The Players Theatre on MacDougal Street in Greenwich Village is an old-school venue. Lamplit walls. Worn seats. Echoes of three quarters of a century of shows scuffing the floor and whispering about the ceiling. What better place for an old-school show like Maddie? A new musical in the old style, Maddie is a tale of ghostly possession, Hollywood dreams, love in the bad old days of 1970s New York City, and the long pull of misogyny against second-wave feminism. That sounds like a lot, but this full-length tuner sprints by without taking any of its thematic components too seriously. It’s a winning formula.
Maddie: Time Enough for Ghosts
Shaun McKenna and Steven Dexter based their book on the 1973 novel Marion’s Wall, by Jack Finney of time-travel fiction fame. Finney’s story was itself loosely inspired by real-life 1930s film star Marian Marsh. In the show, timeworn tropes of hauntings and show business come to four-dimensional life with just the right balance of silliness and earnestness. Skillful music (Stephen Keeling) and lyrics (McKenna), zesty direction by Andrew Winans of an economical script, ebullient choreography (also by Winans), and a super cast add up to a refreshing burst of tunefulness and smiling double-nostalgia.

Former high-school sweethearts Nick (a smooth-voiced Joe Lewis) and Jan (a spectacular Kelly Maur) have just moved into an East Village fixer-upper apartment with flaky electricity and peeling wallpaper. (Props are minimal, but it’s not hard to imagine a bathtub in the kitchen.) As it turns out, old landlord Al (Alexander Todd Torrenga), a onetime vaudevillian, had a long-ago onstage and offstage relationship with Marian, with whom he shared the apartment decades ago. (In the show, Marsh is long dead. The real actress lived into her 90s, dying only in 2006.)
Unpacking in their new “piece of heaven” with the help of Jan’s BFF and co-worker Sally (a buoyantly funny Lexis Trechak), the young couple looks forward to a bright future despite the grunginess of 1977 NYC. “We don’t look back, we both feel complete,” they sing (“Don’t Look Back”). But it isn’t quite true. For example, they both want children, but exactly when turns out to be a matter of some disagreement.

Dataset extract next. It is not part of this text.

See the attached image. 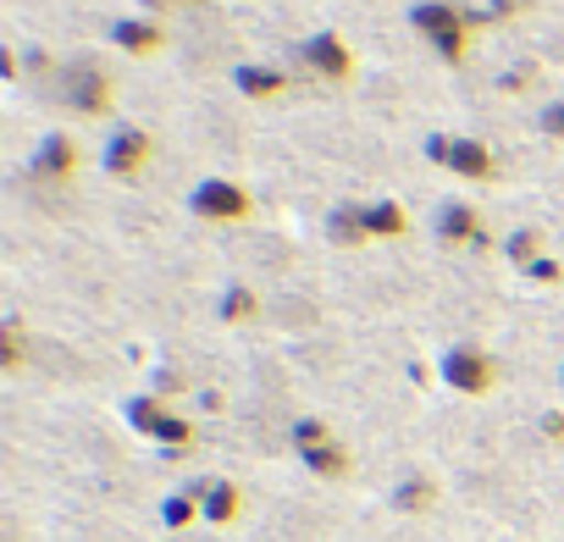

When a lipstick-scrawled message appears behind the wallpaper, Marian’s spirit begins speaking to Nick and goes on to possess Jan’s body, kicking the plot into gear.
Power and Pizzazz
As Marian, Maur is a vampy, dancing whirlwind. As Jan she’s an anxious young wife just discovering her ability to express and pursue her own desires independent of Nick’s. The role brings out her triple-threat skills – beautiful singing, compelling turn-on-a-dime acting, and agile, effervescent dancing.
Marian’s ghostly desire to make a Hollywood comeback in Jan’s body forms one plot element. The other involves a scheme by rich Cordelia Van Arc (a funny Shannon Payette Seip in Mae West mode) and her lawyer Morton Dupree (Truman Griffin) to make a fortune by passing off as real some forged artworks Cordelia inherited from her late husband. To do so they need gallery supervisor Nick to authenticate them.

These power struggles combine to forge a story of sex and seduction, a Truman Capote-style black-and-white ball, true love, and a screen test in Los Angeles. The two pairs of leads join forces in a strong production number laying out their hopes for the future (“I Don’t Want to Miss a Thing”) but complications, of course, ensue. After each couple has a romantic duet, Jan/Maddie lights up the stage with a glorious number that almost made me tear up (“Time of My Life).”
A desperate, cajoling Maddie opens the second act with another fine number (“One More Day”). Re-emerging, Jan understandably complains about Maddie’s “checking in and out” of her: “I am not a hotel!” It’s an example of the warm, old-style humor that helps enliven the show. But Maddie’s spirit has begun to influence not just Jan but her friends, Sally included.
The latter leads a great partial patter-song I wished there was more of, the light-feminist anthem “What Would Maddie Do?” We get a glimpse of Jan and Sally laboring under a harassing boss, and later an enlightening and well-played insight into Nick’s incipient understanding of real love’s need for give-and-take.
I’ll let you guess whether these characters find a happy ending.
(You guessed right.)
Besides the fine on-stage performances, the production boasts spot-on live musical accompaniment by Matthew Zweibel (music direction, piano) and Jessie Nelson (drums), eye-catching costuming (Danny Durr), and subtly effective lighting and projections (Jess Choi and Claire Talbott respectively).
Maddie: A New Musical may call to mind past time-bending or Hollywood-themed musicals, anything from City of Angels to Dames at Sea. But it’s a fresh take on resonant themes and cultural history that never actually grow old. As William Faulkner said, “The past isn’t dead. It’s not even past.” This show and production prove that’s true for musical theater too. There’s plenty of life left in the classic formulas.
Maddie runs through June 8, 2025 at the Players Theatre in NYC.